Das Ergebnis wurde zudem durch den ambulanten Ertrag positiv beeinflusst, der um 10,1% über dem Vorjahreswert lag. Im ambulanten Bereich betrug das Wachstum an Taxpunkten gegenüber dem Vorjahr 5,1%. Durch die konsequente Kostenkontrolle verringerte sich der übrige Betriebsaufwand um 3,3%. Zudem nahm der Aufwand für Energie und Wasser aufgrund der Inbetriebnahme der neuen Photovoltaikanlage und der effizienten Nutzung von Seewasserenergie um 22,5% gegenüber dem Vorjahr ab.

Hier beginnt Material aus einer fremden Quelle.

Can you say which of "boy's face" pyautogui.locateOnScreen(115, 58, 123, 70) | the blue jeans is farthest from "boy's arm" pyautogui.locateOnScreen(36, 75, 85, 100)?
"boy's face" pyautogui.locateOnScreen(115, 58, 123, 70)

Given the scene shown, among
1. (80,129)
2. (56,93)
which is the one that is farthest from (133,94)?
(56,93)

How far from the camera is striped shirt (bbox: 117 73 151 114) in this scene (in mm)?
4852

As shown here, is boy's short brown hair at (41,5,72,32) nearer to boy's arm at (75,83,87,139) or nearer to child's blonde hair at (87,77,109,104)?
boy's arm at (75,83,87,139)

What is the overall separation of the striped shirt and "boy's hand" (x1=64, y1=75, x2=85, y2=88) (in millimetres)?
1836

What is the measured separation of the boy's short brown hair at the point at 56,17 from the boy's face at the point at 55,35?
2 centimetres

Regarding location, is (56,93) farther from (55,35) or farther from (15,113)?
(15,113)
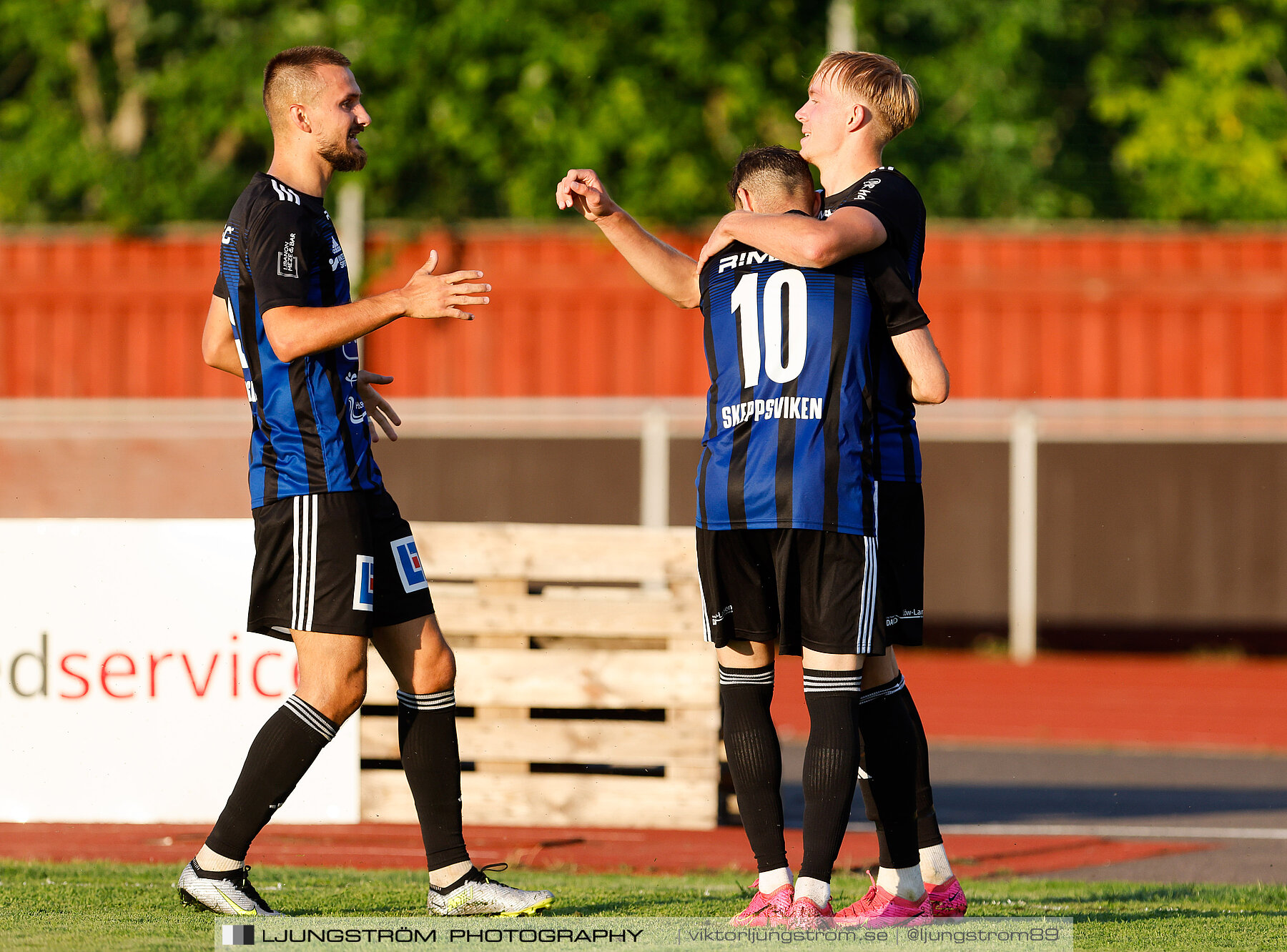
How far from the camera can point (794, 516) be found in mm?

Eine grafische Darstellung mit den wichtigsten Kennzahlen und weitere Informationen gibt es online (https://jahresbericht-2025.publikation.spitalmaennedorf.ch/de/).
Eröffnung der ambulanten Klinik Meilen Ende 2027 geplant
Das Spital Männedorf setzt auch unter neuer operativer Führung auf strategische Kooperationen, Ambulantisierung und digitale Innovationen. Zentrale Projekte sind die ambulante Klinik Meilen mit der geplanten Eröffnung Ende 2027, die vertiefte Orthopädie-Partnerschaft mit der Universitätsklinik Balgrist sowie die gemeinsame «Frauenklinik Züri Ost» mit dem Spital Uster.
Im aktuellen Jahr steht die Refinanzierung der im Sommer auslaufenden Anleihe an. Das klare Bekenntnis aller acht Aktionärsgemeinden zum Spital Männedorf an der Abstimmung vom September 2025 ermöglicht eine Refinanzierung zu vorteilhaften Konditionen und gibt Rückenwind, um die Gesundheitsversorgung der Bevölkerung am rechten Zürichseeufer langfristig zu sichern.